* [Problem to work on]: When you reach the records below, output every one exactly as written but leave out any pictures.

(Beginning of Entries shown)

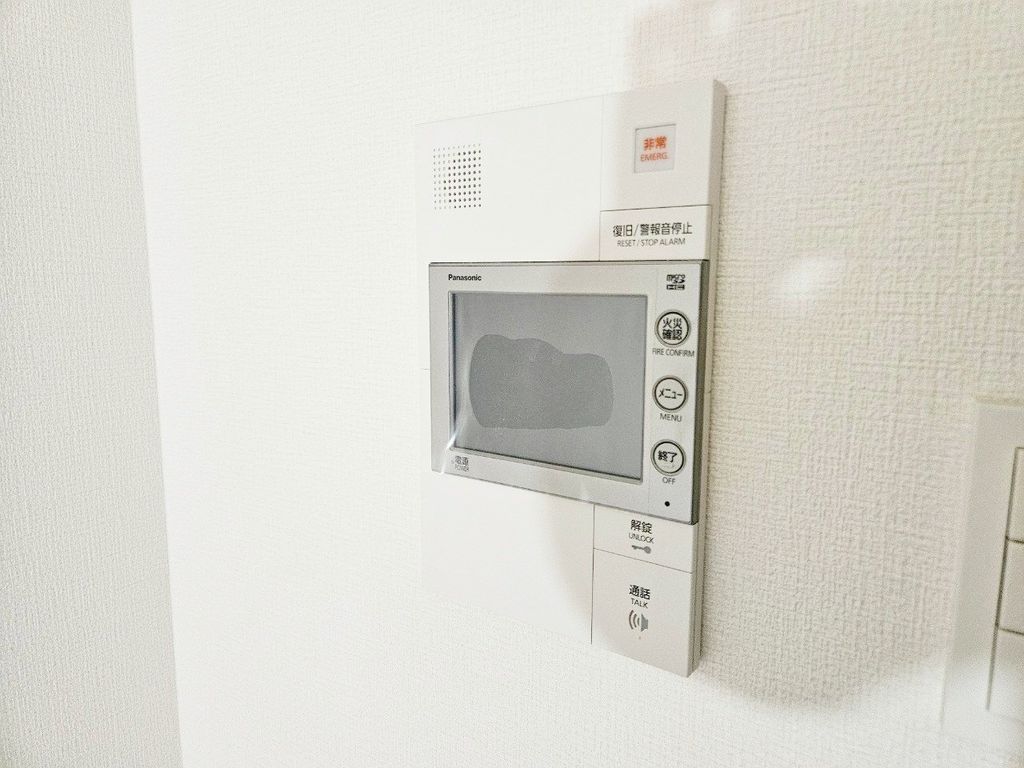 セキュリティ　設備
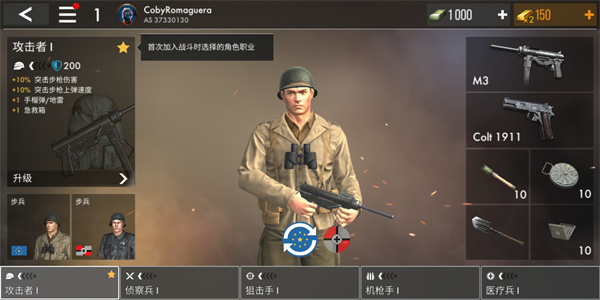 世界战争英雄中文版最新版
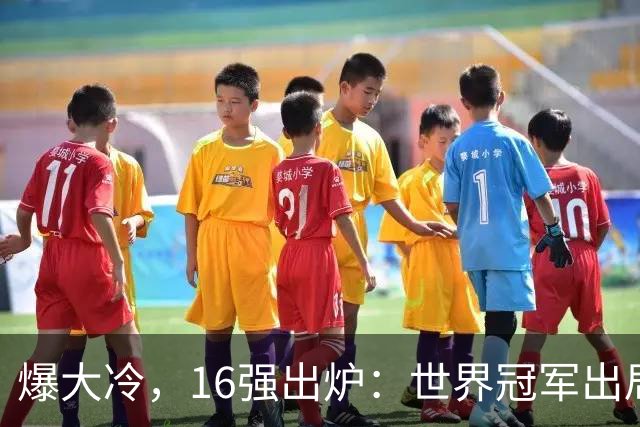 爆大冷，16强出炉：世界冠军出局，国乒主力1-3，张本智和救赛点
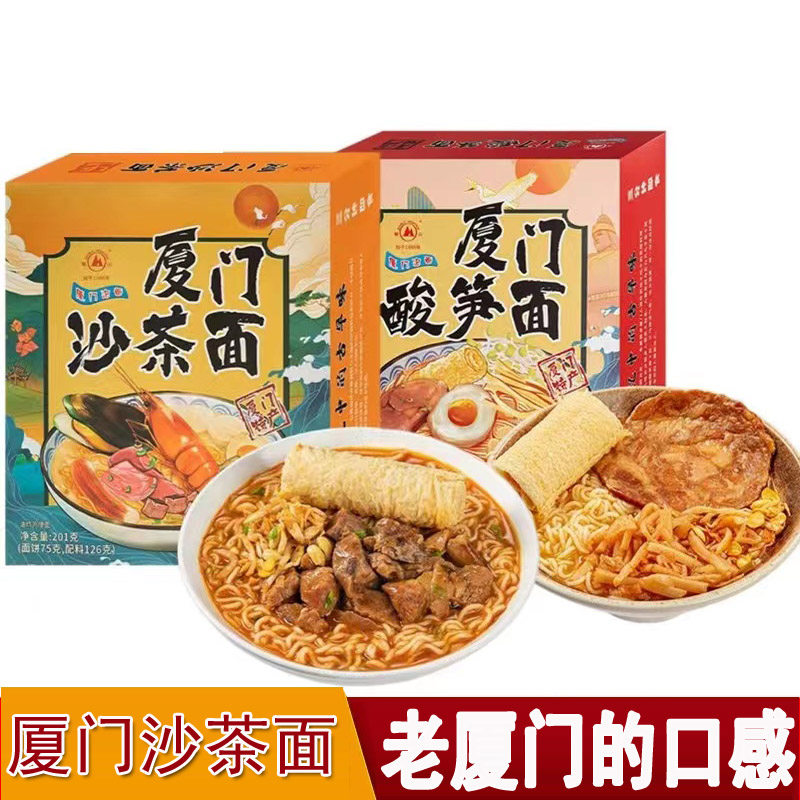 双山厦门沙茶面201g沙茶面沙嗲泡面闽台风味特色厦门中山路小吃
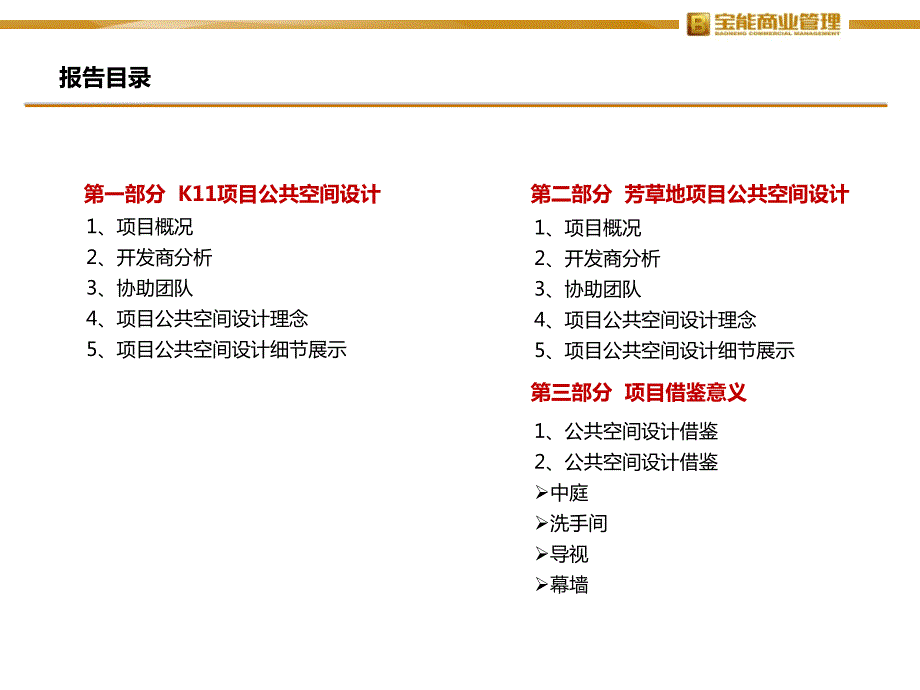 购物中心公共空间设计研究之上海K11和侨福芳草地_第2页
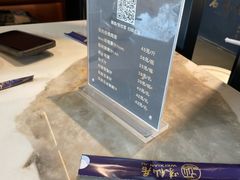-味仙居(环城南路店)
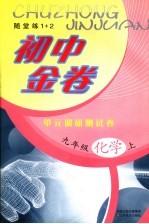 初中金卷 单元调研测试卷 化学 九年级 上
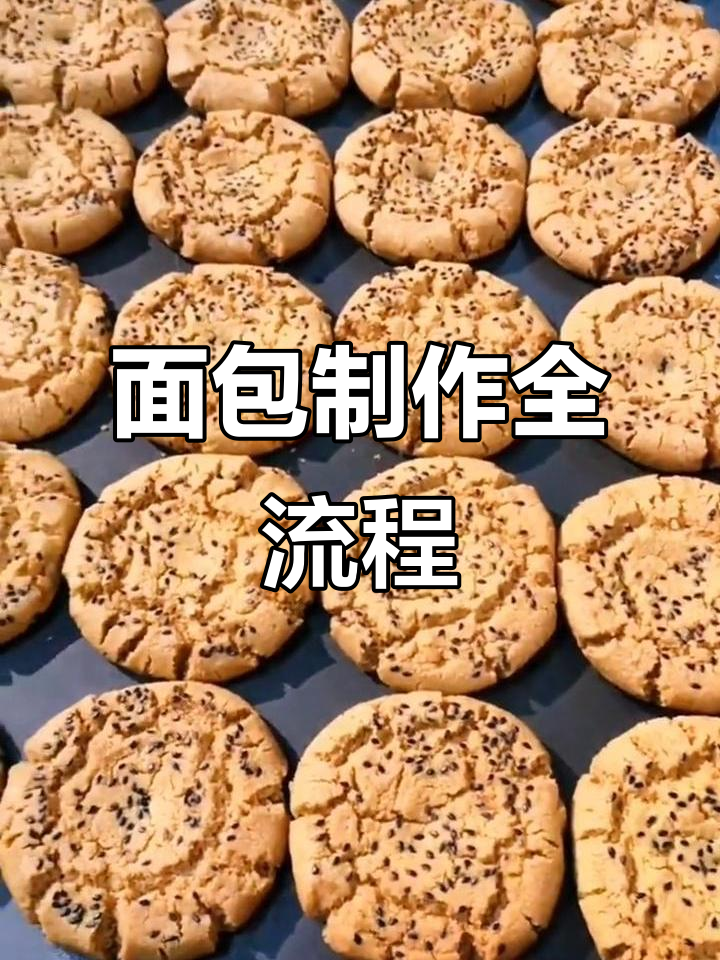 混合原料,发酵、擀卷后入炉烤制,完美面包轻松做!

(End of Entries shown)

* [Problem solution]:
 セキュリティ　設備
 世界战争英雄中文版最新版
 爆大冷，16强出炉：世界冠军出局，国乒主力1-3，张本智和救赛点
 双山厦门沙茶面201g沙茶面沙嗲泡面闽台风味特色厦门中山路小吃
 购物中心公共空间设计研究之上海K11和侨福芳草地_第2页
-味仙居(环城南路店)
 初中金卷 单元调研测试卷 化学 九年级 上
 混合原料,发酵、擀卷后入炉烤制,完美面包轻松做!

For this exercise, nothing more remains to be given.